In G.O.P. Divided as Bush Views Social Security in this morning's NY Times, Richard Stevenson writes:
In addition, he is dispatching his Treasury secretary, John W. Snow, to New York to reassure Wall Street that his approach, which could involve trillions of dollars in new government borrowing, is consistent with efforts to reduce the budget deficit and improve the nation's financial condition.
You know what's sad? This is the truth.
It's TOTALLY consistent with his other efforts. There's a presentation of a scenario so worst case that it's impossible an a claim it represents the current state of affairs. There's bullshit about how borrowing billions in the next few years isn't really an increase in debt because the impossible scenario implies we might one day have to pay enough to reach the same figure by adding everything we may have paid over a 75 year time span. And every gesture has a result entirely other than the claimed effect.

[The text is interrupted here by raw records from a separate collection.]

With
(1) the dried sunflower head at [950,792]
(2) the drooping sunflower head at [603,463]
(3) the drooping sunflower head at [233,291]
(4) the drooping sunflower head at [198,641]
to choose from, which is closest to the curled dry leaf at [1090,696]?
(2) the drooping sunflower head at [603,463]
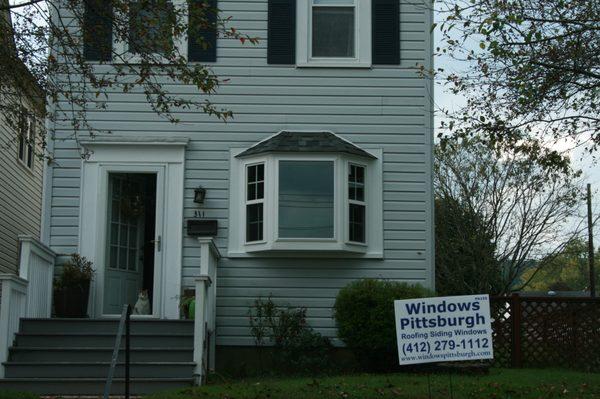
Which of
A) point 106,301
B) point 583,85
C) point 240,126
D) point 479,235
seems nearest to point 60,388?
point 106,301

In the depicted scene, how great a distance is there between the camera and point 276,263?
14.1 m

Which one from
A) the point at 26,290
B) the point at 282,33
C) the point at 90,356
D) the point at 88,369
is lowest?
the point at 88,369

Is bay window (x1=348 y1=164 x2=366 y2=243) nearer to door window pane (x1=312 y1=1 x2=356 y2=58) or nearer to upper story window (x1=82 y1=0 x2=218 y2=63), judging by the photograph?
door window pane (x1=312 y1=1 x2=356 y2=58)

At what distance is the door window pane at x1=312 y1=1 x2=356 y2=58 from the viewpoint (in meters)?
14.7

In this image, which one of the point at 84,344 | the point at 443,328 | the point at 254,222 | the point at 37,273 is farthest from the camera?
the point at 254,222

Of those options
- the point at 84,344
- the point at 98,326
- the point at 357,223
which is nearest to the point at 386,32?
the point at 357,223

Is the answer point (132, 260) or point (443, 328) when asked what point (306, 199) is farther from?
point (443, 328)

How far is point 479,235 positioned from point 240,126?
15.0 m

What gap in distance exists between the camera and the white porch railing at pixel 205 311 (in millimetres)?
11742

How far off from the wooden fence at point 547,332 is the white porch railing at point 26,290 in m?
6.95

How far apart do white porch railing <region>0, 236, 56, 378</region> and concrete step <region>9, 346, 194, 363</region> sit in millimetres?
232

One group of Republicans is pressing the administration to make the accounts as big as possible, preferably permitting the investment of all or nearly all of the 6.2 percent levy on wages that individuals contribute to Social Security. (Under all proposals, employers would continue to pay an additional 6.2 percent tax on each employee's wages up to a wage cap that this year is $90,000.)
Many of the same Republicans have also come out forcefully against a proposal to deal with Social Security's long-term financial problems by reducing the part of future retirement benefits that would come from the government.
In a word, Starve The Beast. Three words. Give me a demerit.
But the approach has been embraced by some other high-profile Republicans, who say it would be a bold move to harness the power of markets to address social and economic issues and would in the long run leave the nation in much stronger financial condition.
And I would be interested in knowing what social issue this is supposed to address. I don't even want to guess.